CHESTERFIELD, Mo. – A man with intellectual and developmental disabilities was physically removed from a car and taken to the ground by a Missouri police officer, but a law enforcement expert says it may not be considered excessive force.

Israel Jones, or Izzy, had a traumatic brain injury when he was 3-years-old. His life changed forever. His aunt, and legal guardian, Donna Jackson calls him a free spirit who loves video games, his family and church.

“Israel has gone through so much in his life,” Jackson said.

She’s in disbelief over what happened to Izzy on March 2. Bodycam footage, shared through the family’s attorney, captured what happened when officers arrived.

“I see police brutality,” Jackson said.

Chesterfield Police were called to Chesterfield Mall about a woman being punched in the face. 911 callers reported Izzy as a possible suspect and directed the officer to the car he was in.

“Step out of the vehicle for me,” the officer said.

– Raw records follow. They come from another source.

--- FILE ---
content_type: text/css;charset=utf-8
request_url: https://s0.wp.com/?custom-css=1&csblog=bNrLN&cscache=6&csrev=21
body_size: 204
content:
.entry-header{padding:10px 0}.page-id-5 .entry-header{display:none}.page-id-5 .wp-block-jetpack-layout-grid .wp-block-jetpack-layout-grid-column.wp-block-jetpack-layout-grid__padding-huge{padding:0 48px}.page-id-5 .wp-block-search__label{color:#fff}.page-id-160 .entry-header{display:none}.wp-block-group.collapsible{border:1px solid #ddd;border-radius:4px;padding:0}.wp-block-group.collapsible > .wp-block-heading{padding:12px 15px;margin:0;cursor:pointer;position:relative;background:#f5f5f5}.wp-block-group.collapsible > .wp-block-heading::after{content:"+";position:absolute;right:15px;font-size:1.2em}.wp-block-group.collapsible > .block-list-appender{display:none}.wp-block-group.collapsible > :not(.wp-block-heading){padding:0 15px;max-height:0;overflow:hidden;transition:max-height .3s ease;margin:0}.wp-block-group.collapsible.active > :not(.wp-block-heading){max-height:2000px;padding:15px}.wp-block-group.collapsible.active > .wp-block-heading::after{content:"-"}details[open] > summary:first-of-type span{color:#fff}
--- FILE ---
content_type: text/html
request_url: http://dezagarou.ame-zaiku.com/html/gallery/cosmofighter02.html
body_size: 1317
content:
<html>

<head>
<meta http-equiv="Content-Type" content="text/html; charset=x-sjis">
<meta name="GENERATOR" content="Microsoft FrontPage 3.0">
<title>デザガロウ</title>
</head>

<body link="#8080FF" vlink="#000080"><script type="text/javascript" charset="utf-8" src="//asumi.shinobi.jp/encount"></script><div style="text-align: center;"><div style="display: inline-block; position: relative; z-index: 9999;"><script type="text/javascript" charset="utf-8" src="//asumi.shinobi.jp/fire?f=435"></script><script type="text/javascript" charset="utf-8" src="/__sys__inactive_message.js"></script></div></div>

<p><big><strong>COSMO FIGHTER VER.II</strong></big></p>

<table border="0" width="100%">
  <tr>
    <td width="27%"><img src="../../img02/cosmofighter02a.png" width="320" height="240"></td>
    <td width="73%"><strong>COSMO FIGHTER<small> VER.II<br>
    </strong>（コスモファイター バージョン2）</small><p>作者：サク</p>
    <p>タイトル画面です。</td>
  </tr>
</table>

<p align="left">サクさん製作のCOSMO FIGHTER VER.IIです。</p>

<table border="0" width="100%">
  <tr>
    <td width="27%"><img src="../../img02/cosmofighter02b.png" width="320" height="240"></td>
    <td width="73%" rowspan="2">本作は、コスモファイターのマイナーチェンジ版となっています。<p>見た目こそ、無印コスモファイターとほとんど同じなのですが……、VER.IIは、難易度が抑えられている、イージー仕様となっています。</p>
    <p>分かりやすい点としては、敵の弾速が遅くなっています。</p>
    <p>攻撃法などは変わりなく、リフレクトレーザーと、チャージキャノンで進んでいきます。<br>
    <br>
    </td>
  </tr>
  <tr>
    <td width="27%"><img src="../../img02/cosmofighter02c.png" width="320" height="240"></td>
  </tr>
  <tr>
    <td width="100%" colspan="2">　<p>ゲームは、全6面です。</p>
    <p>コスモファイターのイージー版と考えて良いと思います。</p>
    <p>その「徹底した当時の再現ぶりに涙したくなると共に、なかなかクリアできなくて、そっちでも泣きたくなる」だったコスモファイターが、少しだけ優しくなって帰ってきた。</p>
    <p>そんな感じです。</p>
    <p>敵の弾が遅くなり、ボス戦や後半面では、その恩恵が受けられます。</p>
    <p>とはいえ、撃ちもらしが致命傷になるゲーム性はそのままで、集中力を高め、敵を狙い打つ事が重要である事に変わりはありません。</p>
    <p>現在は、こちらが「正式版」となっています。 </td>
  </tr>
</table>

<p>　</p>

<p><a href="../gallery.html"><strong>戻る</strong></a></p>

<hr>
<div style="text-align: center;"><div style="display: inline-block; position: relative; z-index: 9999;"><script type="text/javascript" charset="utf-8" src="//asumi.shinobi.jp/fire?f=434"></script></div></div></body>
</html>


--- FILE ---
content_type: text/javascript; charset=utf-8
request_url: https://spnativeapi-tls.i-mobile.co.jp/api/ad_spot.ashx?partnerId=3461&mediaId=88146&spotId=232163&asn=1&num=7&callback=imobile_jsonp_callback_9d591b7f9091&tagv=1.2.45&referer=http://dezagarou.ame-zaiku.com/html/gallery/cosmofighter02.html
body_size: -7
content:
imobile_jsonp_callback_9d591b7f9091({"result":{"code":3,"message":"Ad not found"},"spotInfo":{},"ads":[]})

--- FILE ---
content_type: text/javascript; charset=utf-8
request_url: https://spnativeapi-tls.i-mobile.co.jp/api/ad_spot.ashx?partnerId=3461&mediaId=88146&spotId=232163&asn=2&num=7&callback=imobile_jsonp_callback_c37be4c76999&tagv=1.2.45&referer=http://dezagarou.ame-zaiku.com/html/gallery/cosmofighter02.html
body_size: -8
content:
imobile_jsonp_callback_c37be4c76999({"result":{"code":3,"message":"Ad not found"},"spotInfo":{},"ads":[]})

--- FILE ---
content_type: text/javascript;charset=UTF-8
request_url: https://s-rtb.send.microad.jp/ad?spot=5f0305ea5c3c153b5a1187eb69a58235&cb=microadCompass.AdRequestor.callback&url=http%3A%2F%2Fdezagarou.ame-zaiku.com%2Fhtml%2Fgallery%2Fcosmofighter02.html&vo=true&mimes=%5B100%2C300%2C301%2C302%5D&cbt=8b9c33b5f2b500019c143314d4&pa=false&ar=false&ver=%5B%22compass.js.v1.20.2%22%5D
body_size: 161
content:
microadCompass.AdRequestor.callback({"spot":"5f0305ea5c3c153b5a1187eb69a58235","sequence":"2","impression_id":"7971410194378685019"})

The officer, who FOX 2 is not identifying, asked Izzy if he had anything on him. The officer reports Izzy tensed up, but Izzy’s aunt said his right foot jammed because of the size of the splint in the bottom of his shoe.

“[He was] complying with what the officer asked of him, the best way that he could, while the officer was pulling on him,” Jackson said.

The officer grabbed Izzy’s left arm, removed Izzy from the backseat, and put him face-down on the concrete. The officer is heard telling Izzy to relax while trying to put handcuffs on him. Izzy can be heard asking for help.

Izzy’s caretakers, who were inside Chesterfield Mall, during the first 90 seconds then stepped in. They told the police Izzy did nothing wrong and may have been the victim of an assault.

The group had been visiting the mall as part of a day program that helps people with disabilities. The two caretakers told the Izzy he had a disability and to get off him.

Backup officers were asked to expedite, meaning lights and sirens. A second officer arrived seconds later, and Izzy would be helped up soon after.

“If it would’ve been the other way around, if Israel had been caucasian, he wouldn’t have been treated that way,” Jackson said.

Timothy Maher is a professor and Undergraduate Director and the Outreach Program Coordinator for the Criminology and Criminal Justice Department at the University of Missouri St. Louis.

“I’m very critical of the police,” Maher said.

Maher is also a former police officer and has spent decades researching police-related issues.

“I don’t believe the force used by the officer was excessive,” Maher said.

Maher believes, based off what officers knew at the time, no lines were crossed. Of the two emergency calls made, the second caller repeatedly told 911 that Izzy has a disability but that does not appear to be relayed to officers.

911 Caller: “The guy is getting ready to get in the car. I think he’s handicapped, but he punched another handicapped girl in the face.”

911 Operator: “Ok. I’m going to start putting that in.”

911 Caller: “He’s getting in his car, he’s getting in his car.”

911 Operator: “Give me a description.”

911 Caller: “He’s black, he’s black, he’s short, and he’s handicapped.”

911 calls

The caller then described the car and the operator asked for a clothing description of Izzy. If those details were shared to responding, Maher said the police may have approached Izzy differently, but Maher stated people with disabilities can still pose a danger.

“Knowing that the person was presumed to be disabled, the officer would’ve been looking more for signs– perhaps of physical disability, or mental disability, and perhaps would’ve proceeded differently,” Maher said.

Jackson, Izzy’s aunt, believes the information should have been shared.

“He would’ve been more aware of his physical ability to get up, move on demand,” Jackson said.

Izzy’s family wants Chesterfield Police to review how officers interact with people with disabilities.

“Israel has a plate in his right hand and his right hand had suffered a contusion from that officer handling him so brutally,” Jackson said.

They want changes to how and what information is relayed to officers, so this never happens again.

“He used to look positively on policemen, that they help people, but when they hurt him, it changed his way of thinking,” Jackson said.

St. Louis County Police handle 911 calls and dispatching for Chesterfield. A spokeswoman said the dispatcher followed policy and the information that was necessary was given to responding officers.

In the bodycam footage, police supervisors can be heard saying the officer’s actions would be reviewed but it’s unclear where that review process stands.

Izzy’s family has retained attorney Brandy Barth of Newton & Barth.

Chesterfield Police did not return FOX 2’s request for an interview or statement.